About Rationally Speaking
Rationally Speaking is a blog maintained by Prof. Massimo Pigliucci, a philosopher at the City University of New York. The blog reflects the Enlightenment figure Marquis de Condorcet's idea of what a public intellectual (yes, we know, that's such a bad word) ought to be: someone who devotes himself to "the tracking down of prejudices in the hiding places where priests, the schools, the government, and all long-established institutions had gathered and protected them." You're welcome. Please notice that the contents of this blog can be reprinted under the standard Creative Commons license.
Monday, March 17, 2008
Once again, unbridled capitalism doesn’t work (pace the libertarians)
It has happened this past weekend, when the Federal Reserve bailed out (they are not using the term, but that’s what it is) the failing investment bank Bear Stearns, ironically one of the most aggressive on Wall Street. An article in the New York Times by Paul Krugman gives an idea of the cost to the public of this sort of move: $450 billion for the savings and loan bailout of the ‘80s, $3 trillion (yup, with a “t”) for Japan’s post-bubble implosion, and who knows how much this time around (while our economy is not helped, of course, by the tens of billions regularly spent in Iraq).
According to Krugman, however, the prophets of the free market economy are still at it, completely impervious to the facts (most prophets are).

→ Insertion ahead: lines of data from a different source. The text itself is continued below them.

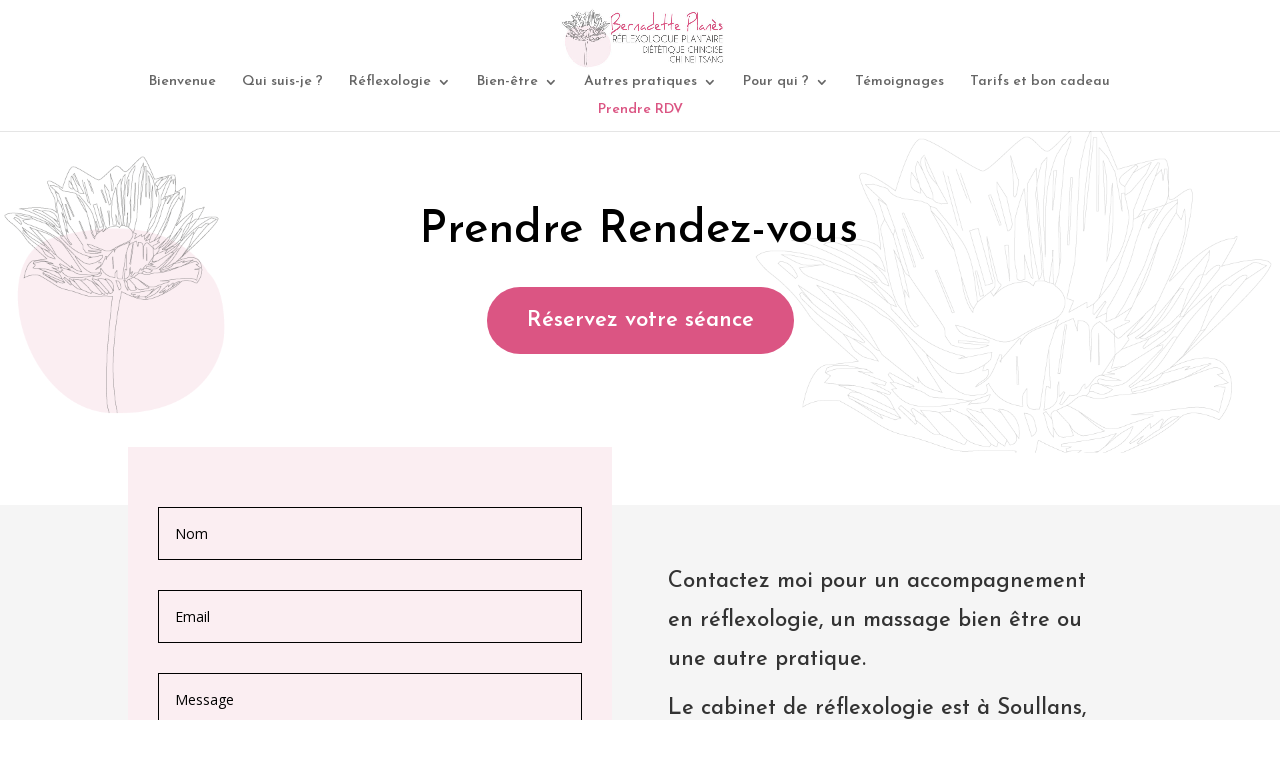

--- FILE ---
content_type: text/css
request_url: https://bp-reflexologie.site/wp-content/et-cache/511/et-core-unified-tb-780-deferred-511.min.css?ver=1768614238
body_size: 937
content:
div.et_pb_section.et_pb_section_0_tb_footer{background-size:contain;background-position:left top;background-image:url(https://bp-reflexologie.site/wp-content/uploads/2023/01/forme-avec-fleur.png),linear-gradient(180deg,rgba(255,255,255,0) 0%,rgba(255,255,255,0) 100%)!important}.et_pb_section_0_tb_footer{min-height:333.1px;overflow-x:hidden;overflow-y:hidden}.et_pb_section_0_tb_footer.et_pb_section{padding-top:31px;padding-bottom:6px;background-color:RGBA(255,255,255,0)!important}.et_pb_row_0_tb_footer.et_pb_row{padding-bottom:3px!important;margin-top:-21px!important;margin-right:auto!important;margin-left:auto!important;padding-bottom:3px}.et_pb_text_0_tb_footer{line-height:1.8em;font-family:'Muli',sans-serif;font-size:16px;line-height:1.8em;margin-top:0px!important;margin-bottom:0px!important}.et_pb_text_0_tb_footer h3,.et_pb_text_1_tb_footer h3,.et_pb_text_2_tb_footer h3,.et_pb_text_3_tb_footer h3{font-family:'Josefin Sans',Helvetica,Arial,Lucida,sans-serif;line-height:1.4em}.et_pb_text_1_tb_footer{line-height:1.8em;font-family:'Muli',sans-serif;font-size:16px;line-height:1.8em;margin-top:0px!important}.et_pb_button_0_tb_footer_wrapper .et_pb_button_0_tb_footer,.et_pb_button_0_tb_footer_wrapper .et_pb_button_0_tb_footer:hover{padding-top:15px!important;padding-right:40px!important;padding-bottom:15px!important;padding-left:40px!important}body #page-container .et_pb_section .et_pb_button_0_tb_footer{border-width:0px!important;border-radius:50px;font-size:16px;font-family:'Josefin Sans',Helvetica,Arial,Lucida,sans-serif!important;font-weight:600!important;background-color:#db5583}body #page-container .et_pb_section .et_pb_button_0_tb_footer:after{font-size:1.6em}body.et_button_custom_icon #page-container .et_pb_button_0_tb_footer:after{font-size:16px}.et_pb_button_0_tb_footer,.et_pb_button_0_tb_footer:after{transition:all 300ms ease 0ms}.et_pb_text_2_tb_footer{line-height:1.8em;font-size:16px;line-height:1.8em;min-height:101.6px;margin-top:0px!important;margin-bottom:0px!important}.et_pb_text_2_tb_footer h1,.et_pb_text_3_tb_footer h1{font-family:'Abril Fatface',display}.et_pb_text_3_tb_footer{line-height:1.8em;font-family:'Josefin Sans',Helvetica,Arial,Lucida,sans-serif;font-size:13px;line-height:1.8em;min-height:101.6px;margin-top:0px!important;margin-bottom:0px!important}.et_pb_text_4_tb_footer{margin-top:-19px!important}.et_pb_section_1_tb_footer.et_pb_section{padding-top:0px;padding-bottom:0px;background-color:#db5583!important}.et_pb_row_2_tb_footer.et_pb_row{padding-bottom:8px!important;padding-bottom:8px}.et_pb_social_media_follow .et_pb_social_media_follow_network_0_tb_footer.et_pb_social_icon .icon:before{color:#FFFFFF}.et_pb_social_media_follow .et_pb_social_media_follow_network_0_tb_footer .icon:before,.et_pb_social_media_follow .et_pb_social_media_follow_network_1_tb_footer .icon:before{font-size:24px;line-height:48px;height:48px;width:48px}.et_pb_social_media_follow .et_pb_social_media_follow_network_0_tb_footer .icon,.et_pb_social_media_follow .et_pb_social_media_follow_network_1_tb_footer .icon{height:48px;width:48px}ul.et_pb_social_media_follow_0_tb_footer{margin-bottom:1px!important}@media only screen and (max-width:980px){.et_pb_text_0_tb_footer h3,.et_pb_text_1_tb_footer h3,.et_pb_text_2_tb_footer h3,.et_pb_text_3_tb_footer h3{font-size:20px}body #page-container .et_pb_section .et_pb_button_0_tb_footer{font-size:18px!important}body #page-container .et_pb_section .et_pb_button_0_tb_footer:after{display:inline-block;opacity:0;font-size:1.6em}body #page-container .et_pb_section .et_pb_button_0_tb_footer:hover:after{opacity:1}body.et_button_custom_icon #page-container .et_pb_button_0_tb_footer:after{font-size:18px}}@media only screen and (max-width:767px){.et_pb_text_0_tb_footer,.et_pb_text_1_tb_footer,.et_pb_text_2_tb_footer,.et_pb_text_3_tb_footer{font-size:14px}.et_pb_text_0_tb_footer h3,.et_pb_text_1_tb_footer h3,.et_pb_text_2_tb_footer h3,.et_pb_text_3_tb_footer h3{font-size:18px;line-height:1.8em}body #page-container .et_pb_section .et_pb_button_0_tb_footer{font-size:14px!important}body #page-container .et_pb_section .et_pb_button_0_tb_footer:after{display:inline-block;opacity:0;font-size:1.6em}body #page-container .et_pb_section .et_pb_button_0_tb_footer:hover:after{opacity:1}body.et_button_custom_icon #page-container .et_pb_button_0_tb_footer:after{font-size:14px}}div.et_pb_section.et_pb_section_2{background-image:url(https://bp-reflexologie.site/wp-content/uploads/2023/01/fond-fleur.png)!important}.et_pb_text_8 h2{font-family:'Josefin Sans',Helvetica,Arial,Lucida,sans-serif;font-weight:600;font-size:50px;line-height:1.2em}.et_pb_text_8{padding-left:28px!important;margin-bottom:0px!important;width:98.2%}.et_pb_text_9.et_pb_text{color:#2a2a2a!important}.et_pb_text_9{line-height:1.8em;font-size:16px;line-height:1.8em;padding-left:34px!important}.et_pb_code_0{min-height:437px}@media only screen and (max-width:980px){.et_pb_text_8 h2{font-size:42px}}@media only screen and (max-width:767px){.et_pb_text_8 h2{font-size:24px;line-height:1.4em}.et_pb_text_9{font-size:14px}}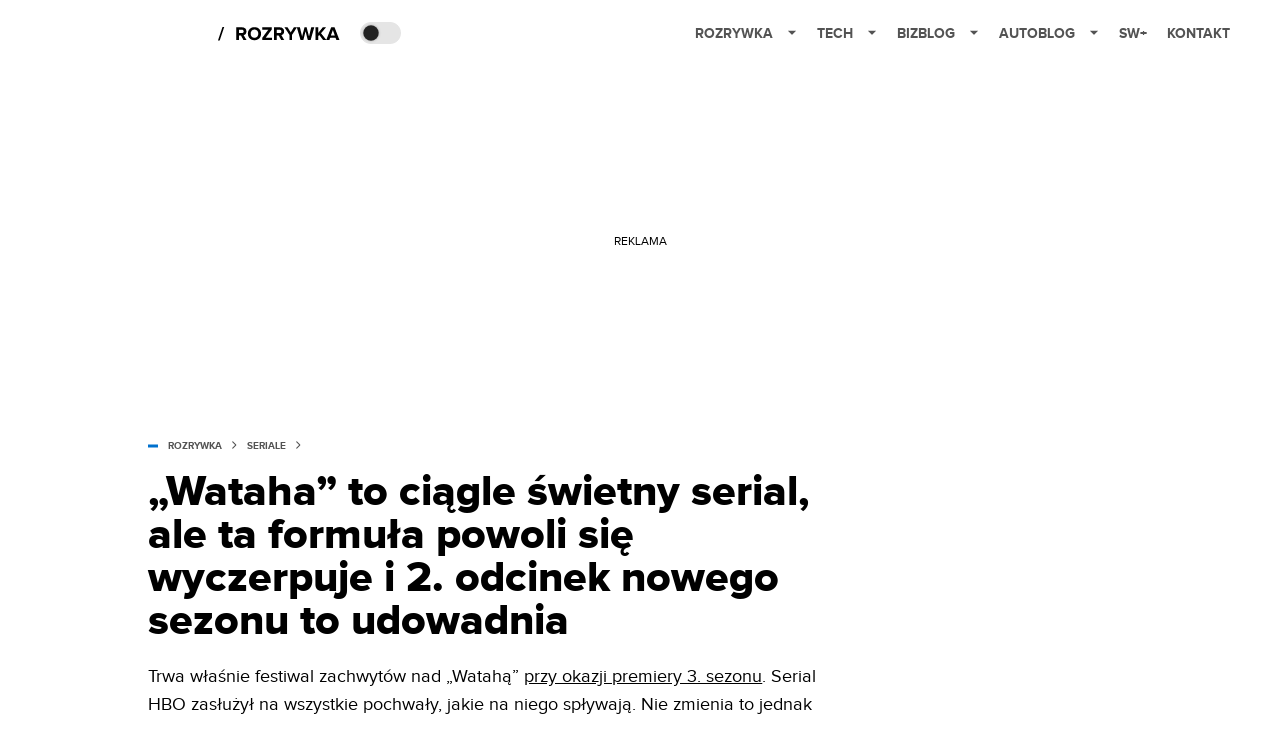

--- FILE ---
content_type: application/javascript; charset=utf-8
request_url: https://fundingchoicesmessages.google.com/f/AGSKWxUMqM5GKAwxUj8MS9WkfomezW3RfyB2hznXNRMxOdrvLW7iZFxng8p_R2OpGXIGNyMYlhoGtBkt13GS5STun4QFrdOQEqWOEUqOvyZWyYCniSxudAgV5SA2KCHQnwBm4-L-aWMIx7DFy06Xh2HRhAvleNBdZouVT9ME0yv7F2Yk1tyhoMjqHfpkPA==/_/ad.cgi?/images/aff-/delivery.php?rnd=/flyertown_module.js/adscaleskyscraper.
body_size: -1291
content:
window['d34bea12-01a1-41a5-9ee4-daded3752496'] = true;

Take Alan Greenspan, former chairman of the Federal Reserve and devout follower of Ayn I’m-absolutely-right Rand, the founder of so-called “objectivism.” Despite the financial disaster unfolding in real time, due in large part to predatory (and unregulated) lending practices by unscrupulous operators on Wall Street, Greenspan insists: “market flexibility and open competition [are the] most reliable safeguards against cumulative economic failure.” Really? If those are the most reliable safeguards, I don’t want to find out what the worst ones are!
The bottom line is that free markets work much like natural selection (as was clear to Darwin, and even to Adam Smith, the originator of the idea of the “invisible hand”): they maximize only one quantity (profit in the case of economies, fitness in the case of evolution), and they do so by mercilessly eliminating the competition (“nature red in tooth and claw”). The problem is that we do not want a society where profit is the only criterion: we want stability, quality of life, protection from faulty products, job security, housing. We also don’t want the ruin of countless lives just so that a few robber barons (such as the current CEO of Bear Sterns, who was playing bridge while his company went down the drain) can thrive on our backs.
It is disingenuous, while not downright immoral, to yell to the government to stay out of one’s business when things are good, only to come begging on one’s knees for government help when things turn sour. Wall Street cannot and should not have it both ways. Unbridled capitalism doesn’t work, and we know it. It’s time to stop paying attention to people who claim otherwise because of ideological commitment or because they profit shamelessly on others’ misfortune.